---------- Document extract

Fickle Finger’s Funny Feel: Digit illusion modifies touch perception
By Bruce Bower
If your left index finger suddenly grew about an inch longer, you’d have good reason to freak out. Your brain, however, within seconds would calmly adapt to this bizarre circumstance by altering its map of the body’s surface, a new study suggests. The elongated finger’s sense of touch would change, according to an experiment led by neuroscientist Patrick Haggard of University College London.
The researchers’ conclusion rests on observations of people who underwent arm manipulations that create illusions of finger growth or shrinkage.
Even faced with abrupt increases in body size, the brain adjusts its representation of relevant body parts that it uses to interpret touch on the skin, Haggard and his team conclude in the July 26 Current Biology. Parts of the brain’s outer layer, or cortex, primarily handle tactile information.
The brain modifies its body map for the gradual expansions of skin surface as a child grows, Haggard’s team proposes. However, the brain doesn’t remap after reductions of skin surface, which would be uncommon, as in amputations. This explains, at least in part, why the brain continues to cause sensations where a limb has been removed, according to the investigators.
More typically, though, “the brain’s map of the body changes minute by minute and constructs our conscious experience of the external world,” Haggard says.
The researchers studied 10 volunteers who were blindfolded and had their right arms put in slings. They were then instructed to hold the tip of their left index finger with their right index finger and thumb. At the same time, a device vibrated tendons of the biceps muscles, the triceps muscles, or a tendonfree part of the right forearm.
Volunteers reported that biceps vibrations elicited an illusion of the right arm extending outward slightly and, therefore, of an elongation of the left index finger. Triceps vibrations induced an illusion of the right arm flexing and shrinkage of the left index finger. Forearm vibrations yielded no bodily illusions.
While undergoing vibrations, each participant was touched successively on the left index finger and the forehead with two small metal rods and asked to judge whether the distance between rods on the finger felt bigger or smaller than it did on the forehead. For each condition, finger and forehead rods were the same distance apart in 10 trials and different by 15 millimeters in another 10 trials.
When the left index finger felt longer than it really was, participants consistently overestimated the distance between rods placed on that finger. Estimates were usually accurate when the finger felt shorter than it really was and when no illusion occurred.
Vilayanur S. Ramachandran, a neuroscientist at the University of California, San Diego, says that the results raise intriguing questions about the malleability of touch perception. For instance, he wonders whether, if two rods were placed on a finger as researchers somehow induced the illusion that the finger was expanding, the perceived distance between the rods would expand proportionately.

--------------------
---------- Recorded data

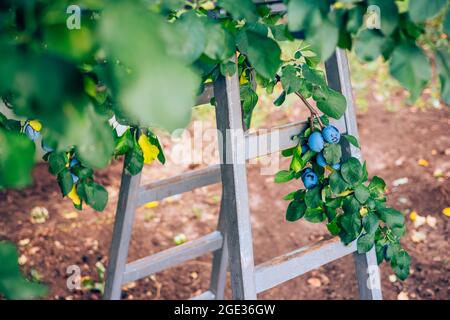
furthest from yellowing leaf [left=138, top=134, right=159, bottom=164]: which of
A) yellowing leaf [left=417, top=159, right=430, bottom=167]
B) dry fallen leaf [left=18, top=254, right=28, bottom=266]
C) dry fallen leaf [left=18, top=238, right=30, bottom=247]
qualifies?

--------------------

**Aim of the task**:
According to the article on the finger-length illusion, what did participants consistently overestimate when their left index finger felt longer than it really was?

**Solution to this problem**:
The distance between rods placed on that finger.